------ Listed records ------

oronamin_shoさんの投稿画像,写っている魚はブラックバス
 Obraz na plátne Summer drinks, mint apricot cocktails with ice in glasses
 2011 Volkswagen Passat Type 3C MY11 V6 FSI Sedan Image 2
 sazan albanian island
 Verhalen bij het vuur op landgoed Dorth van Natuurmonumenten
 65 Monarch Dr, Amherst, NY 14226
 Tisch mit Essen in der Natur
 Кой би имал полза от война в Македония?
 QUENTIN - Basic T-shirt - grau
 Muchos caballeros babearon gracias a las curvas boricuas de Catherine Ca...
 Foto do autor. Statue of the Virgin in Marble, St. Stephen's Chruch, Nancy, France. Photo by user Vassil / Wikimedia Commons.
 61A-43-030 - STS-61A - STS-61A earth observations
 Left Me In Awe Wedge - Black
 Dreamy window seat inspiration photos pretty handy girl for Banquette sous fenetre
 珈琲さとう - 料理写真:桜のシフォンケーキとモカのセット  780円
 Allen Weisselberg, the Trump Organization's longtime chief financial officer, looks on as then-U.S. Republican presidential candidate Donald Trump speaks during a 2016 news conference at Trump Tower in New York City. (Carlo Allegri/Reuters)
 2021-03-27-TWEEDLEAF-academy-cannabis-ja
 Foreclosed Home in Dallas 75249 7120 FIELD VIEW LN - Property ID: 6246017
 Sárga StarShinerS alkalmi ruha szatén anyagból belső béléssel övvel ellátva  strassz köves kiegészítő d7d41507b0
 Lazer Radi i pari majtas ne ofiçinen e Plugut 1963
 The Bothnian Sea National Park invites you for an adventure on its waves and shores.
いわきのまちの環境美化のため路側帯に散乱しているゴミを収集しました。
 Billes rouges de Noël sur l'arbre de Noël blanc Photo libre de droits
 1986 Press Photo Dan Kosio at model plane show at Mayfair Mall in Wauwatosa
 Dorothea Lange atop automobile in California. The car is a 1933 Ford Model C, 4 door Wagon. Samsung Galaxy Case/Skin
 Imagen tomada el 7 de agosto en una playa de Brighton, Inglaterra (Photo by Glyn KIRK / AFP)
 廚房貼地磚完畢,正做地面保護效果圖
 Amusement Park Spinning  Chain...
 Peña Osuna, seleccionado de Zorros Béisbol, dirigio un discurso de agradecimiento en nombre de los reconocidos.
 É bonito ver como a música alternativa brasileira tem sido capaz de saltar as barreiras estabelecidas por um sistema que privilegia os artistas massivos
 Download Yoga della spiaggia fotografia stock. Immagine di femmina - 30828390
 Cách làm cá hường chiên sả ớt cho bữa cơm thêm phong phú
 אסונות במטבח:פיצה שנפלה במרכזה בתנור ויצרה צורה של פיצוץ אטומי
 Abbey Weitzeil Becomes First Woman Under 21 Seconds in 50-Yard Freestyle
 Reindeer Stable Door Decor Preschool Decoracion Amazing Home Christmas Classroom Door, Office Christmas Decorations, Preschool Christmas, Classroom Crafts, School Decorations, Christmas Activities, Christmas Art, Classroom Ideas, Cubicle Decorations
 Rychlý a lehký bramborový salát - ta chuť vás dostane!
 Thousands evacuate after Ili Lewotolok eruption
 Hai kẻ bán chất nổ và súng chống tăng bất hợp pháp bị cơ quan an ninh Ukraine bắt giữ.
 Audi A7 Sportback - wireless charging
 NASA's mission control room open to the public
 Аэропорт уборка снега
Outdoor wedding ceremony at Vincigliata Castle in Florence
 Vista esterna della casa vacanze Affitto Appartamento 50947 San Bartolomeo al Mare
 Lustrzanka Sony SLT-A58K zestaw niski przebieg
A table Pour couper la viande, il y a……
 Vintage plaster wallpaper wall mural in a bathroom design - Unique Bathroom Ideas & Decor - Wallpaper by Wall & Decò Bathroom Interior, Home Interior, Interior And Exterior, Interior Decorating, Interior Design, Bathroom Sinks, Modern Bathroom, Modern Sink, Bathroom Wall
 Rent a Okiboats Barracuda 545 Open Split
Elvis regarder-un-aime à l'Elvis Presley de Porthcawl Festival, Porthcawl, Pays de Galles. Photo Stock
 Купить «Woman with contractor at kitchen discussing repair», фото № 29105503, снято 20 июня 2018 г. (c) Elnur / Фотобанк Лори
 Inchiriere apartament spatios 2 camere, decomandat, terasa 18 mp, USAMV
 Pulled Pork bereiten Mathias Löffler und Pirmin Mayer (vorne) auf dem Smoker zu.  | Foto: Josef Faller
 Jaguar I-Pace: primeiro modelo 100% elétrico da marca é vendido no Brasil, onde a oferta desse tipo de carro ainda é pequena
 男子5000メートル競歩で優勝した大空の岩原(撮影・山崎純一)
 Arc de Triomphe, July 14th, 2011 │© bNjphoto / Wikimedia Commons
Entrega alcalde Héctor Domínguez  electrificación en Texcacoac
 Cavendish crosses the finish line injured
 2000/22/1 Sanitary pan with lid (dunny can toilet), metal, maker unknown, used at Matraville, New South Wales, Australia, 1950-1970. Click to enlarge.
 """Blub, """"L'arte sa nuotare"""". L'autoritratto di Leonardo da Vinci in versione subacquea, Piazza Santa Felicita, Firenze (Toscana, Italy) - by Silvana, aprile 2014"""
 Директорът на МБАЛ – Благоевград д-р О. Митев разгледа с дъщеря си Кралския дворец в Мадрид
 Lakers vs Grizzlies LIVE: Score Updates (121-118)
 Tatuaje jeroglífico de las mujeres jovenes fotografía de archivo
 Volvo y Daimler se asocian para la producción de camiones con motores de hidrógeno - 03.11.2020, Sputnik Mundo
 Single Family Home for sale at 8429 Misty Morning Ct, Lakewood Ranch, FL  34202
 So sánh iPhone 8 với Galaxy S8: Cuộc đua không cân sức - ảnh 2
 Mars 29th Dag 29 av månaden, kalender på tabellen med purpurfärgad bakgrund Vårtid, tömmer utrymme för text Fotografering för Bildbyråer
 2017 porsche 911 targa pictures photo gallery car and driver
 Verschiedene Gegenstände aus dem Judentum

------

= Your task =
In the entries above, find the line holding "Verhalen bij het" and the line holding "Peña Osuna, seleccionado"; print both of them and every line between, exactly, and nothing else.

= Reply to the exercise =
 Verhalen bij het vuur op landgoed Dorth van Natuurmonumenten
 65 Monarch Dr, Amherst, NY 14226
 Tisch mit Essen in der Natur
 Кой би имал полза от война в Македония?
 QUENTIN - Basic T-shirt - grau
 Muchos caballeros babearon gracias a las curvas boricuas de Catherine Ca...
 Foto do autor. Statue of the Virgin in Marble, St. Stephen's Chruch, Nancy, France. Photo by user Vassil / Wikimedia Commons.
 61A-43-030 - STS-61A - STS-61A earth observations
 Left Me In Awe Wedge - Black
 Dreamy window seat inspiration photos pretty handy girl for Banquette sous fenetre
 珈琲さとう - 料理写真:桜のシフォンケーキとモカのセット  780円
 Allen Weisselberg, the Trump Organization's longtime chief financial officer, looks on as then-U.S. Republican presidential candidate Donald Trump speaks during a 2016 news conference at Trump Tower in New York City. (Carlo Allegri/Reuters)
 2021-03-27-TWEEDLEAF-academy-cannabis-ja
 Foreclosed Home in Dallas 75249 7120 FIELD VIEW LN - Property ID: 6246017
 Sárga StarShinerS alkalmi ruha szatén anyagból belső béléssel övvel ellátva  strassz köves kiegészítő d7d41507b0
 Lazer Radi i pari majtas ne ofiçinen e Plugut 1963
 The Bothnian Sea National Park invites you for an adventure on its waves and shores.
いわきのまちの環境美化のため路側帯に散乱しているゴミを収集しました。
 Billes rouges de Noël sur l'arbre de Noël blanc Photo libre de droits
 1986 Press Photo Dan Kosio at model plane show at Mayfair Mall in Wauwatosa
 Dorothea Lange atop automobile in California. The car is a 1933 Ford Model C, 4 door Wagon. Samsung Galaxy Case/Skin
 Imagen tomada el 7 de agosto en una playa de Brighton, Inglaterra (Photo by Glyn KIRK / AFP)
 廚房貼地磚完畢,正做地面保護效果圖
 Amusement Park Spinning  Chain...
 Peña Osuna, seleccionado de Zorros Béisbol, dirigio un discurso de agradecimiento en nombre de los reconocidos.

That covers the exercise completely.